The failure to pass the legislation was a major blow to President Joe Biden's legislative agenda and for voting rights groups, which had been fighting a slate of laws passed in Republican-controlled states that election experts have said were designed to suppress voting, especially among Black, Hispanic and poor voters.
Experts and voting rights advocates say the states have passed the legislation largely to back former President Donald Trump's false claims that the 2020 election was marred by rampant fraud.
In Sinema's home state of Arizona, state Senate Republicans contracted a private company called Cyber Ninjas to perform a so-called "audit" of the 2020 election. Election officials discredited the probe, with Arizona's Secretary of State issuing a report saying the election was secure and accurate and calling the review "secretive and disorganized."
The company has since shut down after a judge ordered it to pay $50,0000 a day in fines, according to media reports.

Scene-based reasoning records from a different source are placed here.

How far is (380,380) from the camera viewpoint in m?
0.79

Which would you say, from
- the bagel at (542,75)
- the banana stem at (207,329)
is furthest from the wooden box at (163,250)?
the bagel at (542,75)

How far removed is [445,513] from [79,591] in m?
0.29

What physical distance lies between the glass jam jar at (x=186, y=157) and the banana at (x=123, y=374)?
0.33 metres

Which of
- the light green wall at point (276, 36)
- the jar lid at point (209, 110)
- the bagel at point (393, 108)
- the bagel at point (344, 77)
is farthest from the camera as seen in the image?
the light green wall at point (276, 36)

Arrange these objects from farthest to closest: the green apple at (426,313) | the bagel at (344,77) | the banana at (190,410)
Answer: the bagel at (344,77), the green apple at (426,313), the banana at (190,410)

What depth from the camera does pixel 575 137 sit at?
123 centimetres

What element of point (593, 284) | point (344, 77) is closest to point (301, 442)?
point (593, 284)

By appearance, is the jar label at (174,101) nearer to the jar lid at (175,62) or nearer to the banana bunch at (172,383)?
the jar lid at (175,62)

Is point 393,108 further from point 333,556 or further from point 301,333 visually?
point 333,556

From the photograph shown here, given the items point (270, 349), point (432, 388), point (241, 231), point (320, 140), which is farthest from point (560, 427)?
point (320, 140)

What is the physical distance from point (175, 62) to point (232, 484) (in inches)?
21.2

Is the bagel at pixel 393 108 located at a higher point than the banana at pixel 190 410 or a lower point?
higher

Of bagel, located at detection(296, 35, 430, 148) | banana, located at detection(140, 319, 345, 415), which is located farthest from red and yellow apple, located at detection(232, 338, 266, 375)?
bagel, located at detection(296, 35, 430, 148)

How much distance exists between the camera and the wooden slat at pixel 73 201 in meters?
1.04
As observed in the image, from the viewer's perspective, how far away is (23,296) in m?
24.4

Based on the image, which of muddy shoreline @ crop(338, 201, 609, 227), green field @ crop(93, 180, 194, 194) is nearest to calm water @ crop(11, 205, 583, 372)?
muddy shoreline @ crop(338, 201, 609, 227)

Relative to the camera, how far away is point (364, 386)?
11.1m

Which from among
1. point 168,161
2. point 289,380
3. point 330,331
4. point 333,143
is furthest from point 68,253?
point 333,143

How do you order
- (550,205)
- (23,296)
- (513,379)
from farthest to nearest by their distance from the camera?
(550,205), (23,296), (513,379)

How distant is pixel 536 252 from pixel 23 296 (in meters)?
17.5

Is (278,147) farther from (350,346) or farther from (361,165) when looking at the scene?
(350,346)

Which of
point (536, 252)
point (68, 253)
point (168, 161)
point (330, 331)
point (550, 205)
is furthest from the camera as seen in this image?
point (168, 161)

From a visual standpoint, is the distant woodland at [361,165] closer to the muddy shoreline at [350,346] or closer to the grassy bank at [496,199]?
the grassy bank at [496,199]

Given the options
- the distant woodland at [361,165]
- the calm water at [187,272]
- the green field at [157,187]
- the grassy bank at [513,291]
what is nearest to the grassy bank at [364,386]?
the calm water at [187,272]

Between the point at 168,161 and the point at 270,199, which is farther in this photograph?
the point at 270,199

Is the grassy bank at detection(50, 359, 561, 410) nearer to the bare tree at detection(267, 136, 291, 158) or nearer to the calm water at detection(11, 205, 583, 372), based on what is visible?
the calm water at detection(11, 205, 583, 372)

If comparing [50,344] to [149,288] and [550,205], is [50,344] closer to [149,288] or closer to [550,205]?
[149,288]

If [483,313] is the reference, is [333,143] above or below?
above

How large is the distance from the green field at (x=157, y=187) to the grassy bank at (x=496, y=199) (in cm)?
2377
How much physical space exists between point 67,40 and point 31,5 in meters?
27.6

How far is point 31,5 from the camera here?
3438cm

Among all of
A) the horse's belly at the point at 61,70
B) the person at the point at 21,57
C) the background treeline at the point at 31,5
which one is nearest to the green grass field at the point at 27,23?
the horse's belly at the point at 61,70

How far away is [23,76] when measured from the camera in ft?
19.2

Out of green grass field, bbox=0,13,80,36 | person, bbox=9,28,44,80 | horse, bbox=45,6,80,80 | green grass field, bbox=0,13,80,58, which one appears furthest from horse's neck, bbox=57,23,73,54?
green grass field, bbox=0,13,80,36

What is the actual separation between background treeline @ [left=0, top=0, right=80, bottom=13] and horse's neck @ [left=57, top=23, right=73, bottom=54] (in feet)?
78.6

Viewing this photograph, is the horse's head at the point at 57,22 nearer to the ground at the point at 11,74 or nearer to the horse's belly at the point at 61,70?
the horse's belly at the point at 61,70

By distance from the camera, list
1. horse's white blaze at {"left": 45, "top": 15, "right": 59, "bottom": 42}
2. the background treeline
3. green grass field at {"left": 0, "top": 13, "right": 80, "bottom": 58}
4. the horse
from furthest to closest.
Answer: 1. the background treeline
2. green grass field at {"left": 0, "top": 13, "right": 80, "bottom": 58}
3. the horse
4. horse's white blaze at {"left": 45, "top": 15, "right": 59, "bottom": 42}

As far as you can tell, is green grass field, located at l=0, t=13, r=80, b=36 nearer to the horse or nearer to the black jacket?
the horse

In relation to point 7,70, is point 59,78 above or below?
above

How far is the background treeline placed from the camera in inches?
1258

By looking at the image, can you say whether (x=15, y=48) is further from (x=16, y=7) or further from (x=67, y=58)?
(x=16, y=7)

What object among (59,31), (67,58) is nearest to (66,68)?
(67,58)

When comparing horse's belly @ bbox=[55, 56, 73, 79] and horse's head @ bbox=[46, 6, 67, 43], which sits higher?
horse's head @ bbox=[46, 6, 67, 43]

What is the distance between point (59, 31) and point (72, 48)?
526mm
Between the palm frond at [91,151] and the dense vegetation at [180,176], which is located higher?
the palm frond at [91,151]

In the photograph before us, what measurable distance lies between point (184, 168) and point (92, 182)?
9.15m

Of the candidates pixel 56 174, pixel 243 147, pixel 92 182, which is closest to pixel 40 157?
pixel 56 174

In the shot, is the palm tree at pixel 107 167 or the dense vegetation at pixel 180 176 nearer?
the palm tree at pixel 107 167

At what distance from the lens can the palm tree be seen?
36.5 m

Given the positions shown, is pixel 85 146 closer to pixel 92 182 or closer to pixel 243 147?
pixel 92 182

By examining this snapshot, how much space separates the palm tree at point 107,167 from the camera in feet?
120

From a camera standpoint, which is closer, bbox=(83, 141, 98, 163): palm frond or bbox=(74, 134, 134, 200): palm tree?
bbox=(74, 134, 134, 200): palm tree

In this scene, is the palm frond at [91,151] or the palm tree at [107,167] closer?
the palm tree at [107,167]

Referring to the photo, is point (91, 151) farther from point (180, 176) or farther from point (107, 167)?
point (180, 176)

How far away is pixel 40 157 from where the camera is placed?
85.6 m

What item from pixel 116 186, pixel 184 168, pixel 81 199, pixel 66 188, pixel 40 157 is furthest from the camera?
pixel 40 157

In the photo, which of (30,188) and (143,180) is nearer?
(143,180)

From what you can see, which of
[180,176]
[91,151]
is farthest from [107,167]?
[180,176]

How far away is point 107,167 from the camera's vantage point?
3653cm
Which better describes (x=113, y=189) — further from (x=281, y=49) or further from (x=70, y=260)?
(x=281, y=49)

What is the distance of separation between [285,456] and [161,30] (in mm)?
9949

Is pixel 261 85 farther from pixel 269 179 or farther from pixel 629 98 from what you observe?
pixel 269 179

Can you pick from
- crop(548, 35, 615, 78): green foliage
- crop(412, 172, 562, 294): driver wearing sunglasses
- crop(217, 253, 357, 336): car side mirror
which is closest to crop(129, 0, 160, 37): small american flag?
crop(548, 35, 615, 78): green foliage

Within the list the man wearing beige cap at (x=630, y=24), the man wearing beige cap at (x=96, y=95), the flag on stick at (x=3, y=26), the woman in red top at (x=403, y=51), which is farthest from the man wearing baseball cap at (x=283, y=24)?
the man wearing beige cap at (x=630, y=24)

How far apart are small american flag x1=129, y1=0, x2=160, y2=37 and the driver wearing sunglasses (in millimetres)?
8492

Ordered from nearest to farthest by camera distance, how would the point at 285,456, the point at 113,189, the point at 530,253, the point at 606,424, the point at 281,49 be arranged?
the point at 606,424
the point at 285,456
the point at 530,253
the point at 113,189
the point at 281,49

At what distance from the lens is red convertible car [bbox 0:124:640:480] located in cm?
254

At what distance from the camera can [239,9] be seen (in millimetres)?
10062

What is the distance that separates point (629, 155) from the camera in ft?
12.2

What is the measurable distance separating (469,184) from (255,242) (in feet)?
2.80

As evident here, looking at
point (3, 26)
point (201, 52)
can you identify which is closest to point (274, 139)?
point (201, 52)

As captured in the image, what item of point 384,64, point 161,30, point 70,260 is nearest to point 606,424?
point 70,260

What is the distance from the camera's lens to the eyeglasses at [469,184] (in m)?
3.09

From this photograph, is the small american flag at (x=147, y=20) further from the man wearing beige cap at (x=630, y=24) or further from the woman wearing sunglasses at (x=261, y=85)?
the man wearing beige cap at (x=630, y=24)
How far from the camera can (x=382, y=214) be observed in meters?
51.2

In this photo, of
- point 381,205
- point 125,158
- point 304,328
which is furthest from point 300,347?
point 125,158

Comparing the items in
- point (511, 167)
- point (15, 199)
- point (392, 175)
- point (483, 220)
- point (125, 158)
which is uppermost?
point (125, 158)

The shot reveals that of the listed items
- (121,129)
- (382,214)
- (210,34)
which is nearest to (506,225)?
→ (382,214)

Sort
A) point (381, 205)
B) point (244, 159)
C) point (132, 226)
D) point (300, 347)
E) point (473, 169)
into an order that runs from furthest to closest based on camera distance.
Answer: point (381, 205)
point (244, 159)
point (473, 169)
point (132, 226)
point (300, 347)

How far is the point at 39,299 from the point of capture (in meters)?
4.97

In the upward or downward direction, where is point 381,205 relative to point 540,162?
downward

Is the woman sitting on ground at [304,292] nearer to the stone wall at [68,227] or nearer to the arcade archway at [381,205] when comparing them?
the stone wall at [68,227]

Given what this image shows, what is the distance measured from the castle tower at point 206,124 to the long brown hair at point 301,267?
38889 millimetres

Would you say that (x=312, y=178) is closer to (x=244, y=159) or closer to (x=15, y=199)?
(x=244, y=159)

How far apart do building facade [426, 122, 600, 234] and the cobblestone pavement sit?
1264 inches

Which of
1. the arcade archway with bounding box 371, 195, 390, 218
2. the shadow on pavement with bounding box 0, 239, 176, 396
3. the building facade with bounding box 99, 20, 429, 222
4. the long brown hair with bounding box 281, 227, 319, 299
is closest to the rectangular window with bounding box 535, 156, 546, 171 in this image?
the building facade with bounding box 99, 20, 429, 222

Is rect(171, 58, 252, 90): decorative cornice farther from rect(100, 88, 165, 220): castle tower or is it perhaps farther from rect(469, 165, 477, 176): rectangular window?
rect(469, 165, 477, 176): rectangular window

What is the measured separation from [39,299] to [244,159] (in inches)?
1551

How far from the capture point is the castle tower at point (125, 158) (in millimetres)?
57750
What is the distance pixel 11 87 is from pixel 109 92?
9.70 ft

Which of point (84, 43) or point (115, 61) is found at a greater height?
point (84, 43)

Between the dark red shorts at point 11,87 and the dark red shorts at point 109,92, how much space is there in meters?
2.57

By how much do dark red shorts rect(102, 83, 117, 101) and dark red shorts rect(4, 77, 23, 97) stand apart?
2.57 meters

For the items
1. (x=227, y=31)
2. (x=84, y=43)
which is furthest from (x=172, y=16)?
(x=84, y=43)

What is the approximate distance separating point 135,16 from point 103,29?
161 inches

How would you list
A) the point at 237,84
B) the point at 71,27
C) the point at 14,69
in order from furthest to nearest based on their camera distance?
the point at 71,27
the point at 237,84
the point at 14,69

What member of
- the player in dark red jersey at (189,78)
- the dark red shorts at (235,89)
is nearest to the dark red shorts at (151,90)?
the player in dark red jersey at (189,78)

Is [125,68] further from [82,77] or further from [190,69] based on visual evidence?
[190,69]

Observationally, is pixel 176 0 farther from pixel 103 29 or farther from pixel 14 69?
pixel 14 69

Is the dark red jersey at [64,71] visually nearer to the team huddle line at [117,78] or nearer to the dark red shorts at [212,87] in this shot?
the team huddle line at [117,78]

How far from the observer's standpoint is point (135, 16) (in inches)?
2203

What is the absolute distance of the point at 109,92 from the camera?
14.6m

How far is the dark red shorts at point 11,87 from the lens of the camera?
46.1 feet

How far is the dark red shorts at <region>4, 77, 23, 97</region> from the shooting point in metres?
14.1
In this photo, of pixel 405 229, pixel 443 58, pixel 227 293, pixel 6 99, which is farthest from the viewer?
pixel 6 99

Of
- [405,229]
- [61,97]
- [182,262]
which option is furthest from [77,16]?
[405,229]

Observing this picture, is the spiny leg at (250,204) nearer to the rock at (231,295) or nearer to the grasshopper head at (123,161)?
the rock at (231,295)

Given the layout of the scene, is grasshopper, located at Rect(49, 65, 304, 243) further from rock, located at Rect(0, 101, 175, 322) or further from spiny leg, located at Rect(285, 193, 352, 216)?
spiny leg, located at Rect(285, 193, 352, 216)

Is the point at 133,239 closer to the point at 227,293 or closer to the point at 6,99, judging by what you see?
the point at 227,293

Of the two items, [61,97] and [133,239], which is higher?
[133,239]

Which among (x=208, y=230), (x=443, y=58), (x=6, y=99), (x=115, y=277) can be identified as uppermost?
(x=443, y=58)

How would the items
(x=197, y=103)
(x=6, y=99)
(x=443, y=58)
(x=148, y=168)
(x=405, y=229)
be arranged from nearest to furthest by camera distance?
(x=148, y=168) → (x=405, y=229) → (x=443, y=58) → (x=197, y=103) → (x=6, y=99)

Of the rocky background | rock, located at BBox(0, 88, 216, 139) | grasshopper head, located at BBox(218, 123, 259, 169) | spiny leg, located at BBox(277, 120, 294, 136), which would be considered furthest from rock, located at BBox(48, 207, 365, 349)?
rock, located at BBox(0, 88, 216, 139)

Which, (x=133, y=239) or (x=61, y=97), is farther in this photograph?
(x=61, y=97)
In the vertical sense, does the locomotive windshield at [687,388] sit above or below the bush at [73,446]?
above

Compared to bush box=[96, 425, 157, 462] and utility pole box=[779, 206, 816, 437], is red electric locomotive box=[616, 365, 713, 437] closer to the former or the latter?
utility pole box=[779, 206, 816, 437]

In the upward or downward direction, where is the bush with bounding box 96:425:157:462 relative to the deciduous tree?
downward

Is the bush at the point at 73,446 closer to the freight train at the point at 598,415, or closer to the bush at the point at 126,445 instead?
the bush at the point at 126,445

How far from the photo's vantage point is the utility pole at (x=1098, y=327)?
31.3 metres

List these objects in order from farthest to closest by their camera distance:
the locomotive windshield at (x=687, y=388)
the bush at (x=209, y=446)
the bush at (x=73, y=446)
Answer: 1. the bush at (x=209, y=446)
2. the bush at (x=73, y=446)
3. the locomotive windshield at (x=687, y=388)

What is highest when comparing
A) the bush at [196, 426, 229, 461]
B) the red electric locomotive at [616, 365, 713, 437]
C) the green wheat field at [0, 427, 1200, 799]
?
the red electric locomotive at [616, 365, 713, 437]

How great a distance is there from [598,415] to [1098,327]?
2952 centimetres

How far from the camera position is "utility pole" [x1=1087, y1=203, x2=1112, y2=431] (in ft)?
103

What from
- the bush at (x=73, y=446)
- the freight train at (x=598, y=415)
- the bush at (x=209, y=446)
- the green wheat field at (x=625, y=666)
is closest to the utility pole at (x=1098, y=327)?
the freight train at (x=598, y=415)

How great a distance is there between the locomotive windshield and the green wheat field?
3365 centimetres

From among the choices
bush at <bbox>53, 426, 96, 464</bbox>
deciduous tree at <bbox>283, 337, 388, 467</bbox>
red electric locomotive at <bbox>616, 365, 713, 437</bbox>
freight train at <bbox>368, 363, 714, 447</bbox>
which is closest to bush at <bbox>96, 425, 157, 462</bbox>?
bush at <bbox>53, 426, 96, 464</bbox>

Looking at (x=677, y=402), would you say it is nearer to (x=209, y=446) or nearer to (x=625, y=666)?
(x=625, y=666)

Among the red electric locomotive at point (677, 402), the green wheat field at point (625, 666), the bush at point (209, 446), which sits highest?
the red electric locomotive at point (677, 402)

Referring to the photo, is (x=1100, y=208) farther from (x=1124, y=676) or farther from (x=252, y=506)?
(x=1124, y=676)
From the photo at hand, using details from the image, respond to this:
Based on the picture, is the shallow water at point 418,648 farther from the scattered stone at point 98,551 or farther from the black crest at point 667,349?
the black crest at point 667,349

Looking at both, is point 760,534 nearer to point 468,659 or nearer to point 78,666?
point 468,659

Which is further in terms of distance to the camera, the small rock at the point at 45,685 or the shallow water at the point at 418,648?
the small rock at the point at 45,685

Sinema co-sponsored the Senate version of election overhaul legislation, but has publicly stated repeatedly she opposed changing filibuster rules.
Sinema's office shrugged off the censure in a statement.
"During three terms in the U.S. House, and now in the Senate, Kyrsten has always promised Arizonans she would be an independent voice for the state - not for either political party. She's delivered for Arizonans and has always been honest about where she stands," a spokesperson said.